El ministro Juan José Aranguren realizó un llamado en ese sentido en marzo de 2016, en una de sus primeras medidas en el marco de la Emergencia del Sector Eléctrico Nacional, dictada en diciembre de 2015.

La convocatoria efectuada a través de la resolución 21 de la Secretaría de Energía Eléctrica, del 23 de marzo del año pasado, señalaba que el sistema se encontraba en un “estado crítico”, tal como lo manifestaron las condiciones de operación explicitadas por el organismo encargado del despacho.

La Compañía Administradora del Mercado Mayorista Eléctrico (Cammesa) había advertido un mes antes sobre “la necesidad de incorporación de nueva capacidad de generación de energía eléctrica firme para el período estacional de verano (noviembre 2016 – abril 2017) por sobre la prevista que ingrese durante tal período”.

La convocatoria a manifestaciones de interés apeló a “inversores ajenos al Estado nacional, que sean o estén en condiciones de ingresar como agentes generadores, cogeneradores o autogeneradores del Mercado Eléctrico Mayorista (MEM) para la instalación de nueva oferta de generación”, y aprobó proyectos por 3.134 Mw.

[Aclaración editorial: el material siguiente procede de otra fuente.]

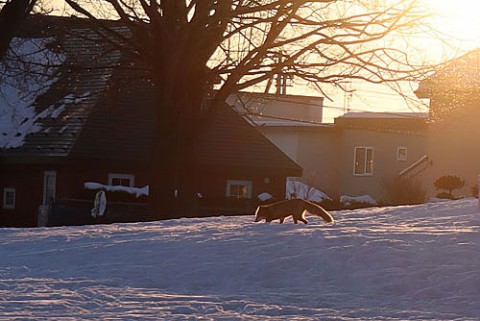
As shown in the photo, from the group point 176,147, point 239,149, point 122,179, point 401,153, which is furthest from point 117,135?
point 401,153

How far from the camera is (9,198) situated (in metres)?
43.1

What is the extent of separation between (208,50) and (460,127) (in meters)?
22.6

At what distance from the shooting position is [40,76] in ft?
91.2

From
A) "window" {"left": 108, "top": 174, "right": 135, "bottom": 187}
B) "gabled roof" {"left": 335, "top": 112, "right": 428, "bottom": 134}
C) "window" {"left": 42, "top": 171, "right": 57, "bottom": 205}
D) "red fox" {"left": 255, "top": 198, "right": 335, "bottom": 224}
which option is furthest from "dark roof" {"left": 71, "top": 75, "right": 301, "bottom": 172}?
"red fox" {"left": 255, "top": 198, "right": 335, "bottom": 224}

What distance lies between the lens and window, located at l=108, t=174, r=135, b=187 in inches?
1657

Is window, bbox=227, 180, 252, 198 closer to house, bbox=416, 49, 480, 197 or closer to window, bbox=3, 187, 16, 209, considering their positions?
house, bbox=416, 49, 480, 197

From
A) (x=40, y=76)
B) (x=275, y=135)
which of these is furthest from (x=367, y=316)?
(x=275, y=135)

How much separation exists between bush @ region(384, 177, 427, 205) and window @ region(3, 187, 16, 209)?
14715mm

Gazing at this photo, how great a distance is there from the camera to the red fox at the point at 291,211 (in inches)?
651

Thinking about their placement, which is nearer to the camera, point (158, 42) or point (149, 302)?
point (149, 302)

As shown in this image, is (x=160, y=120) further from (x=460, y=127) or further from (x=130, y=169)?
(x=460, y=127)

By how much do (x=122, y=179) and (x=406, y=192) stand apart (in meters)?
11.5

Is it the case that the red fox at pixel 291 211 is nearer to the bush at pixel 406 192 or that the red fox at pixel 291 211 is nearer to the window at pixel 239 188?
the window at pixel 239 188

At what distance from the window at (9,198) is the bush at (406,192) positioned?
1472 centimetres
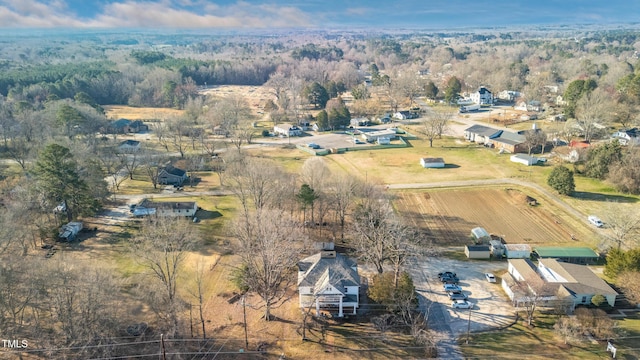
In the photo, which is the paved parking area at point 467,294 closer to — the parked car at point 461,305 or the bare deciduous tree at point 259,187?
the parked car at point 461,305

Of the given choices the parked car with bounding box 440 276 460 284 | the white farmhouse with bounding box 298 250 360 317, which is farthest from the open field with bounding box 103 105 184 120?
the parked car with bounding box 440 276 460 284

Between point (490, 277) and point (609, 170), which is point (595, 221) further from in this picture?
point (490, 277)

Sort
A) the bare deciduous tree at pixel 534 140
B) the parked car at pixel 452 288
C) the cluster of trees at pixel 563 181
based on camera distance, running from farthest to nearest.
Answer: the bare deciduous tree at pixel 534 140, the cluster of trees at pixel 563 181, the parked car at pixel 452 288

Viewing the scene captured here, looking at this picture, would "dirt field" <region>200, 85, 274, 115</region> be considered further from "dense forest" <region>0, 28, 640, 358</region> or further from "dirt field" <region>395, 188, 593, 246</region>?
"dirt field" <region>395, 188, 593, 246</region>

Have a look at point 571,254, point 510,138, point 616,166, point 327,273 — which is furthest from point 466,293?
point 510,138

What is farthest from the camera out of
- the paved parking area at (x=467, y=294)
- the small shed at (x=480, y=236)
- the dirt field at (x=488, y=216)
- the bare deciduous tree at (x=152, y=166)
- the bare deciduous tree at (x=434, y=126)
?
the bare deciduous tree at (x=434, y=126)

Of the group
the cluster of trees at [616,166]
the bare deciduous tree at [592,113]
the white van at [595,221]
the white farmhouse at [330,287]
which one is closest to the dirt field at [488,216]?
the white van at [595,221]
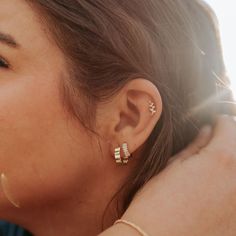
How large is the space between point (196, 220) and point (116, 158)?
0.34 metres

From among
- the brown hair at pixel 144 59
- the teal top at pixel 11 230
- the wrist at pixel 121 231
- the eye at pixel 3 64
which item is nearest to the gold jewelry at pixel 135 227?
the wrist at pixel 121 231

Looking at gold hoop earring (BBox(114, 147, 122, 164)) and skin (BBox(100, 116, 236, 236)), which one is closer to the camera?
skin (BBox(100, 116, 236, 236))

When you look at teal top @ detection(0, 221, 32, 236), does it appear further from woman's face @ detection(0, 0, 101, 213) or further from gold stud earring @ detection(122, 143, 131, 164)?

Entre las novedades del llamado para atraer la mayor cantidad de ofertas, el Ministerio estableció la prioridad de pago para los contratos de demanda mayorista, y dispuso que la disponibilidad de potencia se reconocería en dólares por Mw por mes, mientras la energía eléctrica a producir sería pactada en dólares por Mw/hora.

Las nuevas incorporaciones al SADI se produjeron a partir de febrero pasado, y las tres mayores fueron las de las centrales bonaerenses Matheu II (de APR Energy, 221 Mw) y General Rojo (de MSU Energy, 143 Mw); y la neuquina Loma de la Lata II (de Pampa Energía, 101 Mw).

El informe de Energía y Minería destaca también los casos de las plantas térmicas de Zappalorto (también de APR, 100 Mw adicionales); Pilar (de Pampa Energía, 99 Mw extra); y Ezeiza I (de Albanesi, 92 Mw más), todas en la provincia de Buenos Aires.

Al llamado de la resolución 21 de la Secretaría de Energía Eléctrica corresponden también las ampliaciones de la generadora bonaerense 9 de Julio (Centrales de la Costa Atlántica, 91 Mw); Caimancito, en Jujuy (de Sullair, 89 Mw); y Pérez, en Santa Fe (de Secco, 76 Mw).

Otros 12 proyectos de centrales térmicas aprobados en el marco de la emergencia eléctrica por el Ministerio de Energía y Minería -por más de 1.680 Mw- se encuentran en distinto grado de avance, y salvo en un caso, las obras respectivas ya promedian más de 60%.

Antes de fin de año está previsto que ingresen al SADI ocho de esos emprendimientos, y el resto lo hará hasta el 1 de febrero de 2018.

La próxima central a entrar en funcionamiento, el 30 de noviembre próximo, será Loma Campana II, en Neuquén (de YPF Generación (105 Mw), concluye el informe de la cartera energética.